Há, todavia, certas incongruências – tendo por base a representação realista a qual o filme se propõe – quanto a esse controle. Primeiramente, não parece possível tanto a janela quanto à porta isolarem totalmente os ambientes da ruidagem externa. Tal incompatibilidade aparece na cena em que a algazarra feita pelos alunos para zombar de Rath extrapola a sala de aula e é escutada no corredor da escola. O termo incompatibilidade parece caber nesse caso, pois o barulho toma o corredor – um pouco mais abafado, é verdade – mas não se apresenta como extra diegético. Desse modo, existiria então diferença entre a porta do camarim de Lola Lola e a da sala de aula, partindo do pressuposto de que o isolamento é tanto do espaço apresentado com imagens para o espaço off como no contrário. Outra articulação sonora questionável dentro desses parâmetros é o corte brusco na cena em que Rath, pela primeira vez no Anjo Azul, descobre o tal aluno que estava escondido no camarim e sai correndo atrás dele. Durante a pequena perseguição – iniciada ainda dentro do camarim – escuta-se Lola ao fundo cantando, o que já é possível, levando em conta que a porta fora, um pouquinho antes, aberta pelo triste palhaço. Rath corre atrás do aluno até a rua, onde o perde de vista. A música, nesse momento, é bruscamente interrompida e não se escuta ruídos de aplausos – o que traria o sentido de que fora cortada porque na verdade estava já finalizada a apresentação de Lola. O intuito do corte é evidente: possibilitar a escuta da fala do professor, que grita para que o aluno pare, reiniciando sua perseguição.

Esse tipo de montagem – na qual um som é cortado ou ao menos diminuído para que se possa escutar a fala do personagem – é comumente utilizado. Costuma-se priorizar uma audição bem definida do diálogo, mas há exceções deste uso. Há vários filmes de Jean-Luc Godard – “Je Vous Salue Marie” (1985), por exemplo – nos quais não há cerimônias na inserção da trilha musical na narrativa, comprometendo, por vezes, o entendimento do diálogo, sendo este um efeito pretendido pelo diretor. As músicas da trilha do filme, sendo a maioria um elemento diegético, conta com a imagem de músicos nas cenas em que ocorre – exemplo: pianista na cena da comemoração do casamento de Rath e Lola e um flautista no cabaré. Todavia, aparece também como extra diegética, como na cena final na qual Rath caminha tortuosamente até sua antiga sala de aula onde, ao som de uma melodia que traz levemente a idéia de sublimação, e morre agarrado a sua mesa.
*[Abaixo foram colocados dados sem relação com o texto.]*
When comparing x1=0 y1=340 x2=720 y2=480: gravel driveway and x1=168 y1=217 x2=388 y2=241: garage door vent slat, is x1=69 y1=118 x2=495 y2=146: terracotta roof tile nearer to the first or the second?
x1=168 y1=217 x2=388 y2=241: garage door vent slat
Nem todo ruído conta com a presença de sua fonte sonora, apesar de ser o mais comum durante todo o filme. Na cena em que Lola Lola e Rath tomam café da manhã juntos escuta-se o som de pássaros que não aparecem em cena, e também o badalar de um relógio. A primeira associação feita é que o badalar remete ao relógio já mostrado anteriormente. Todavia, na cena seguinte – Rath chegando à escola – tem-se outro relógio na fachada da escola, que poderia ser a fonte sonora das baladas um pouco antes ouvidas.

A concepção sonora de “O Anjo Azul” demonstra o esforço de Josef von Sternberg em integrar o som no discurso fílmico de modo a explorá-lo como ferramenta dramática, sendo notável o modo que o relaciona com os demais elementos da narrativa.